How to capture output from certain Unix commands

May 01, '08 07:30:00AM

Contributed by: robg

I was recently trying to do some simple shell scripting with the command httpd -t, which runs a syntax check on the Apache configuration files. If everything is OK, it returns Syntax OK, otherwise, it will try to tell you what's wrong with the files. I wanted to grab the output of the syntax check and display it in my script, but wasn't having any luck -- any attempt to redirect the output, or assign it to a variable, resulted in nothing (empty variable, empty file, etc.). Unix wizards can stop reading this hint now, for I'm sure you know what the problem is...

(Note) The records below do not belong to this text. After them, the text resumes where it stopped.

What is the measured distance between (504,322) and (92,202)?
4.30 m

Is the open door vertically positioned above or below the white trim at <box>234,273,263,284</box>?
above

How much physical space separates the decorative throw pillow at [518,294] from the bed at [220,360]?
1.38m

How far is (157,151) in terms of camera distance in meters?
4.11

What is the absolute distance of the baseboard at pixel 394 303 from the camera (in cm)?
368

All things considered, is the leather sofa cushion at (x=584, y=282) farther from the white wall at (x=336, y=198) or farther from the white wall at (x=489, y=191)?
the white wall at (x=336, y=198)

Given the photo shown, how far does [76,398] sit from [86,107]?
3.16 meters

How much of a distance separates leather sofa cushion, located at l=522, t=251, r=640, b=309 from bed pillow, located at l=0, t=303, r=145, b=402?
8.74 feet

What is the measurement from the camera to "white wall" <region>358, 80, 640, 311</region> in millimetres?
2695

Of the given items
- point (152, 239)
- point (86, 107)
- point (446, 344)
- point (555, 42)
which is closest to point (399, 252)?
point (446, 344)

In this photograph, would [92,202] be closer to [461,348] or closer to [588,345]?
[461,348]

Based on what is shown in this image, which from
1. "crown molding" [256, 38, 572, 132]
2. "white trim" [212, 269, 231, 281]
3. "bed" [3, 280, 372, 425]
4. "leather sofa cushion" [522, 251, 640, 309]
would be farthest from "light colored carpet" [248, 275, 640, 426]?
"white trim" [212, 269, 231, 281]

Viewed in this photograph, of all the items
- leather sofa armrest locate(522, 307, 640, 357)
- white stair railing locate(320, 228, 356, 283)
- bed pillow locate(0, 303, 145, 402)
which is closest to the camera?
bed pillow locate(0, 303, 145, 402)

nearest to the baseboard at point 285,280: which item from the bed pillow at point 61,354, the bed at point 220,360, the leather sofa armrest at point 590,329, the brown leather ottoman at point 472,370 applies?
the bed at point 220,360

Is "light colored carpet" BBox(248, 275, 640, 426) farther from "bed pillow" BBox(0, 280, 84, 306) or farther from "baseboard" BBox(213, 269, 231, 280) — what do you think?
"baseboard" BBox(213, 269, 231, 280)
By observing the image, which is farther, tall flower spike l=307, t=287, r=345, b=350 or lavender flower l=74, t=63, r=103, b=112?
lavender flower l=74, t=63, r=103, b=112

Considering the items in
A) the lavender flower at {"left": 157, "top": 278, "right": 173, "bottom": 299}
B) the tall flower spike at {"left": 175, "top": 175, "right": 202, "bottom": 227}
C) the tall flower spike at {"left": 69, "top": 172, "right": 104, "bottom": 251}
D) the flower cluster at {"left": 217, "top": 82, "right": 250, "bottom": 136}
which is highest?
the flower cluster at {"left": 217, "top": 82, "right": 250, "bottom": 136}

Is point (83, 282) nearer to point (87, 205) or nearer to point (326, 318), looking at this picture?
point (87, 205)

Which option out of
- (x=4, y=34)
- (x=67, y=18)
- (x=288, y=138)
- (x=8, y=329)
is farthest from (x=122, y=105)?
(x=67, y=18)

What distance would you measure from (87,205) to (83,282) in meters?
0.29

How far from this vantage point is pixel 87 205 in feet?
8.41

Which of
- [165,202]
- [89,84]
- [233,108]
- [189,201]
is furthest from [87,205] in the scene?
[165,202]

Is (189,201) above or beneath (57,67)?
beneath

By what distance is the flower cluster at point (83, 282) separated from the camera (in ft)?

After much Googling, I discovered that some Unix commands create their output by writing to standard error (STDERR) instead of standard output (the Terminal window, typically). As a result, operations that capture standard output won't work for these types of messages, even though the message itself is displayed in the Terminal window. I found the solution in the Wikipedia entry for stderr: append 2>&1 to the end of the command (note that this is for sh-style shells, including bash, the OS X default shell). This redirects standard error to the same destination as standard output, meaning the data can then be captured as you wish. To put the output of httpd -t onto the clipboard, for instance, you could use this:

$ httpd -t 2>&1 | pbcopy
$ pbpaste
Syntax OK
Or if you wished to assign the output to a variable for use in a script:
CONFIGTEST=`httpd -t 2>&1`
I'm sure there are a number of other commands that output via standard error -- one for certain is ssh -V, which returns the version information for ssh.